Mas Ashley (esse é o seu nome de baptismo) não estava a fingir. Diamond deixou para trás a sua identidade masculina ainda na infância – os seus vizinhos já a tratavam “como uma menina” desde os seus seis anos – e iniciou terapia hormonal para mudar de sexo aos 17 anos. Esse processo levou a família, conservadora, a expulsá-la de casa. Ashley foi acolhida por um amigo gay, o designer de interiores Charles Neal Sumlin, que também fugira de casa para escapar a um ambiente opressivo e homofóbico.

Durante alguns anos, manteve uma carreira profissional de “transformista de cabaret” (no auge da sua fama, interpretava a cantora norte-americana Whitney Houston), mas quando quis afastar-se da vida nocturna debateu-se com as dificuldades em encontrar emprego. Um relacionamento amoroso levou-a ao mundo das drogas e da pequena criminalidade: foi pela acumulação de condenações por delitos menores, e a violação de uma pena suspensa, que acabou por receber uma pena de prisão entre oito e 11 anos.

Os crimes por que foi acusada e condenada foram, nas palavras da juíza que confirmou a sentença, “crimes de sobrevivência”: tinha roubado um cheque ao seu amigo Sumlin, que mesmo assim não apresentou queixa, e foi detida a vasculhar caixotes do lixo, à procura de recibos e cupões de desconto. “Quando ultrapassar esta fase, aconselho-a a mudar-se para um lugar que aceite melhor a sua identidade, onde possa encontrar um emprego e não tenha de roubar ou falsificar assinaturas para sobreviver”, disse a juíza Tambra Colston, na sessão do tribunal.

Como escreve o diário nova-iorquino, o “ciclo de desfeminização deliberada” de Ashley começou imediatamente após a entrada no sistema prisional: na fase de processamento, em que é feita uma avaliação individual, os serviços recusaram registá-la como uma mulher transgénero, inviabilizando dessa forma o acesso à terapia hormonal. E não foi só a sua transição física que ficou comprometida com essa decisão: a reclusa foi ainda proibida de se identificar como mulher ou de usar vestuário feminino. E foi enviada para uma ala masculina, apesar dos “factores de risco”.

“À entrada eu expliquei que sou transgénero, o que quer dizer que sou uma mulher. Mas para eles, eu sou homossexual. Disseram-me que eu era maricas – e eu respondi, tudo bem, sou maricas, então ponham-me na ala dos maricas para eu ficar em segurança”, recordou Ashley numa entrevista telefónica com o NYT. No primeiro mês na prisão, Ashley foi brutalmente atacada, espancada até ficar inconsciente, e violada por seis membros de um gangue.

Em resultado da agressão, foi transferida para outro estabelecimento de alta-segurança, novamente colocada com outros condenados considerados violentos. As agressões, abusos e violações repetiram-se. Ashley denunciou-as, mas isso só lhe garantiu estadias na solitária. O processo contra os serviços prisionais da Georgia, patrocinado pelo Southern Poverty Law Center, valeu-lhe nova transferência, para a prisão estadual com o maior número de ataques sexuais do país.

▶ _Registos extraídos de um conjunto de dados_
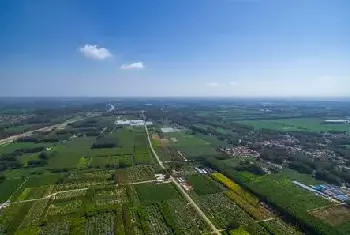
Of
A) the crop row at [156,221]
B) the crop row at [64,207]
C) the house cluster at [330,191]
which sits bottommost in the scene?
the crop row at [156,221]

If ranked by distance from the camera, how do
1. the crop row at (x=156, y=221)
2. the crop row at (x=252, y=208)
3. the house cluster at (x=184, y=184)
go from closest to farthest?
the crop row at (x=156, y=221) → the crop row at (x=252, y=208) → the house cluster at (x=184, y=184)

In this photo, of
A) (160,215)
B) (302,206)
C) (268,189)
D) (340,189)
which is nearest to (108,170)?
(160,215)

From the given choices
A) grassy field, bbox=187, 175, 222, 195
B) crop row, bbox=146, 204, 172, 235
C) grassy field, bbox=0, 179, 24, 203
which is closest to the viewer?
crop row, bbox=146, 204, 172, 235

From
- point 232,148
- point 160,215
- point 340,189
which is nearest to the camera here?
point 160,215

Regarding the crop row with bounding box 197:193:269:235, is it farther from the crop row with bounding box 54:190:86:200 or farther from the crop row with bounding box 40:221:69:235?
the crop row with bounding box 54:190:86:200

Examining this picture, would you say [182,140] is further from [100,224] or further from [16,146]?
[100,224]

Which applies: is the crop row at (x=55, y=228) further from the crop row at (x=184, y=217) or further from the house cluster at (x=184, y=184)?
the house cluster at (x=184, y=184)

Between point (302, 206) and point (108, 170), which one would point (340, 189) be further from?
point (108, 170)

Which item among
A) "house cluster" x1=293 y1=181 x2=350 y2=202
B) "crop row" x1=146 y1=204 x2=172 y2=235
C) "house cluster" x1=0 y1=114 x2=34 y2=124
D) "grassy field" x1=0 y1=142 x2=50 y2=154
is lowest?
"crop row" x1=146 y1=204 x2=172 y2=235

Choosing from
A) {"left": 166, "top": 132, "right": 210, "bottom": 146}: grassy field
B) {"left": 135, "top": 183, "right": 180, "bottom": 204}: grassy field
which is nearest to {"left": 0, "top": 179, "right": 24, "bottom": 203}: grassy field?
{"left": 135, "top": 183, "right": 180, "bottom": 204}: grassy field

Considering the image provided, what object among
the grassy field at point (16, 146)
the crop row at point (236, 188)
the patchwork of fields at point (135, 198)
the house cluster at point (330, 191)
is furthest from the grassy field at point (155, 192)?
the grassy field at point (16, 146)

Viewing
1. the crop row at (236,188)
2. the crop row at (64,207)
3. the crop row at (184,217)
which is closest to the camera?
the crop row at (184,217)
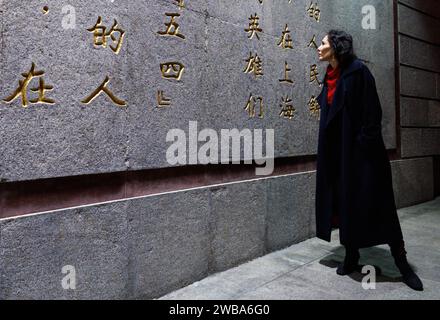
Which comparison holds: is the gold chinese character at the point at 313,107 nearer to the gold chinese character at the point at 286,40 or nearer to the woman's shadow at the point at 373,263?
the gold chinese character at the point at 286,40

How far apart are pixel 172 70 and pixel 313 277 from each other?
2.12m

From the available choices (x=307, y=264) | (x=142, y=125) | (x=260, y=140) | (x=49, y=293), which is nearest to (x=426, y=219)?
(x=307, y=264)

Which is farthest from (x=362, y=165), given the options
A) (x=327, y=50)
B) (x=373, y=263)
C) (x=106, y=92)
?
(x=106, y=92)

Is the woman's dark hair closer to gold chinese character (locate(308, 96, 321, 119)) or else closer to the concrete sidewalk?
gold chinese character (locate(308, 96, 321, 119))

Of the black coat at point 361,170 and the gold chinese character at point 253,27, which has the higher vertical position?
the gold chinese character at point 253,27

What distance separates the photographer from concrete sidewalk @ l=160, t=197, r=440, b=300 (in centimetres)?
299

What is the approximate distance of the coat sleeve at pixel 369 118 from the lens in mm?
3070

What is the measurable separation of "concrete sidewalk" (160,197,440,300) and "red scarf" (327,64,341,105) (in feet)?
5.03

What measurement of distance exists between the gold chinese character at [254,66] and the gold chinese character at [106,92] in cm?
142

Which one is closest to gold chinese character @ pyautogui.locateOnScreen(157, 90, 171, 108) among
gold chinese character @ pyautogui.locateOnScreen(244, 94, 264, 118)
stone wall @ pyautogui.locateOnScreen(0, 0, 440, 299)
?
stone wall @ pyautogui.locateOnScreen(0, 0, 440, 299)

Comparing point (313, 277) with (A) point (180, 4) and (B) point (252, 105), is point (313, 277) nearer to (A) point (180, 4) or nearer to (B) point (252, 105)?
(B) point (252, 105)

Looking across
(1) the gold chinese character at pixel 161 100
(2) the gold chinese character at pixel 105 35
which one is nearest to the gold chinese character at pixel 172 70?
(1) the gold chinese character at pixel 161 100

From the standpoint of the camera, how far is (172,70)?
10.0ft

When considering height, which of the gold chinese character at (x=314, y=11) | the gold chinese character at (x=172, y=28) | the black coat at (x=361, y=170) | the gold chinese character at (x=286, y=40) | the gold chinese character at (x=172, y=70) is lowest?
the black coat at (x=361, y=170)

▶ _TAREFAS A REALIZAR_
1 - Responda às perguntas seguintes com base no texto sobre Ashley Diamond.
(a) Com que idade iniciou Ashley a terapia hormonal para mudar de sexo?
(b) Que cantora interpretava Ashley no auge da sua fama?
(c) Por quantos membros de um gangue foi Ashley violada no primeiro mês na prisão?
2 - Extraia do texto sobre Ashley Diamond o trecho que vai de "Em resultado da" a "sexuais do país.", sem lhe alterar nada.

▶ _SOLUÇÕES PROPOSTAS_
1 -
(a) Aos 17 anos.
(b) A cantora norte-americana Whitney Houston.
(c) Por seis membros de um gangue.

2 -
Em resultado da agressão, foi transferida para outro estabelecimento de alta-segurança, novamente colocada com outros condenados considerados violentos. As agressões, abusos e violações repetiram-se. Ashley denunciou-as, mas isso só lhe garantiu estadias na solitária. O processo contra os serviços prisionais da Georgia, patrocinado pelo Southern Poverty Law Center, valeu-lhe nova transferência, para a prisão estadual com o maior número de ataques sexuais do país.